Your assignment:
What follows is a set of records; copy all of it exactly.

Stored data entries
══════════

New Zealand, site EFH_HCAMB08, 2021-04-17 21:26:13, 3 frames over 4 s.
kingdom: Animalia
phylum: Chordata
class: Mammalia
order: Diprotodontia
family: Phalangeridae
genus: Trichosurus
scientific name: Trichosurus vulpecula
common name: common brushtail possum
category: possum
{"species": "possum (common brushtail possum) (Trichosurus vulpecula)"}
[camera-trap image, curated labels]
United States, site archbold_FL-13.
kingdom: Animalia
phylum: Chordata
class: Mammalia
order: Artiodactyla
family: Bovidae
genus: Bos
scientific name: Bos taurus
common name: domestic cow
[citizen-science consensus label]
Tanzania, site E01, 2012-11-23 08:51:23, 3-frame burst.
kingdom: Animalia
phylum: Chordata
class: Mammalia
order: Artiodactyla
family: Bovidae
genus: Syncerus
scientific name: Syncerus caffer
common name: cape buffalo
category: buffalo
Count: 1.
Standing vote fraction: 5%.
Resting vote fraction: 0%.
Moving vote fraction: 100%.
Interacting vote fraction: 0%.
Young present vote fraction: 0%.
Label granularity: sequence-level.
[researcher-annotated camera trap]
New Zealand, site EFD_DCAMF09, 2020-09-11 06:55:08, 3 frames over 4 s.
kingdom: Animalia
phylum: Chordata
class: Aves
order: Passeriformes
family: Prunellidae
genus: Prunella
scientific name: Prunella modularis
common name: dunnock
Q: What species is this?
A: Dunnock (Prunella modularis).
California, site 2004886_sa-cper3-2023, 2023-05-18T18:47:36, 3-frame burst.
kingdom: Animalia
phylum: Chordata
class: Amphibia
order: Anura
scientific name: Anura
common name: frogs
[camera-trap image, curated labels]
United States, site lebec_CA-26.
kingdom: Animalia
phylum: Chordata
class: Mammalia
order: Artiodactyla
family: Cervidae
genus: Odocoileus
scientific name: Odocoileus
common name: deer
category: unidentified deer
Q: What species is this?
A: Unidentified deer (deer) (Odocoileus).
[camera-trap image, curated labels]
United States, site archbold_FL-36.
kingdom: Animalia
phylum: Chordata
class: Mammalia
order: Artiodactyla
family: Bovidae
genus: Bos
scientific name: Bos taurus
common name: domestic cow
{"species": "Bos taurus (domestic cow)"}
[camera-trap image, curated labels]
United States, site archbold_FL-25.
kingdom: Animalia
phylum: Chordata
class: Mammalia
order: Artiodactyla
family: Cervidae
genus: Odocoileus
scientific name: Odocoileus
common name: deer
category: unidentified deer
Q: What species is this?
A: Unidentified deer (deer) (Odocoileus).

══════════

Response to this exercise:
New Zealand, site EFH_HCAMB08, 2021-04-17 21:26:13, 3 frames over 4 s.
kingdom: Animalia
phylum: Chordata
class: Mammalia
order: Diprotodontia
family: Phalangeridae
genus: Trichosurus
scientific name: Trichosurus vulpecula
common name: common brushtail possum
category: possum
{"species": "possum (common brushtail possum) (Trichosurus vulpecula)"}
[camera-trap image, curated labels]
United States, site archbold_FL-13.
kingdom: Animalia
phylum: Chordata
class: Mammalia
order: Artiodactyla
family: Bovidae
genus: Bos
scientific name: Bos taurus
common name: domestic cow
[citizen-science consensus label]
Tanzania, site E01, 2012-11-23 08:51:23, 3-frame burst.
kingdom: Animalia
phylum: Chordata
class: Mammalia
order: Artiodactyla
family: Bovidae
genus: Syncerus
scientific name: Syncerus caffer
common name: cape buffalo
category: buffalo
Count: 1.
Standing vote fraction: 5%.
Resting vote fraction: 0%.
Moving vote fraction: 100%.
Interacting vote fraction: 0%.
Young present vote fraction: 0%.
Label granularity: sequence-level.
[researcher-annotated camera trap]
New Zealand, site EFD_DCAMF09, 2020-09-11 06:55:08, 3 frames over 4 s.
kingdom: Animalia
phylum: Chordata
class: Aves
order: Passeriformes
family: Prunellidae
genus: Prunella
scientific name: Prunella modularis
common name: dunnock
Q: What species is this?
A: Dunnock (Prunella modularis).
California, site 2004886_sa-cper3-2023, 2023-05-18T18:47:36, 3-frame burst.
kingdom: Animalia
phylum: Chordata
class: Amphibia
order: Anura
scientific name: Anura
common name: frogs
[camera-trap image, curated labels]
United States, site lebec_CA-26.
kingdom: Animalia
phylum: Chordata
class: Mammalia
order: Artiodactyla
family: Cervidae
genus: Odocoileus
scientific name: Odocoileus
common name: deer
category: unidentified deer
Q: What species is this?
A: Unidentified deer (deer) (Odocoileus).
[camera-trap image, curated labels]
United States, site archbold_FL-36.
kingdom: Animalia
phylum: Chordata
class: Mammalia
order: Artiodactyla
family: Bovidae
genus: Bos
scientific name: Bos taurus
common name: domestic cow
{"species": "Bos taurus (domestic cow)"}
[camera-trap image, curated labels]
United States, site archbold_FL-25.
kingdom: Animalia
phylum: Chordata
class: Mammalia
order: Artiodactyla
family: Cervidae
genus: Odocoileus
scientific name: Odocoileus
common name: deer
category: unidentified deer
Q: What species is this?
A: Unidentified deer (deer) (Odocoileus).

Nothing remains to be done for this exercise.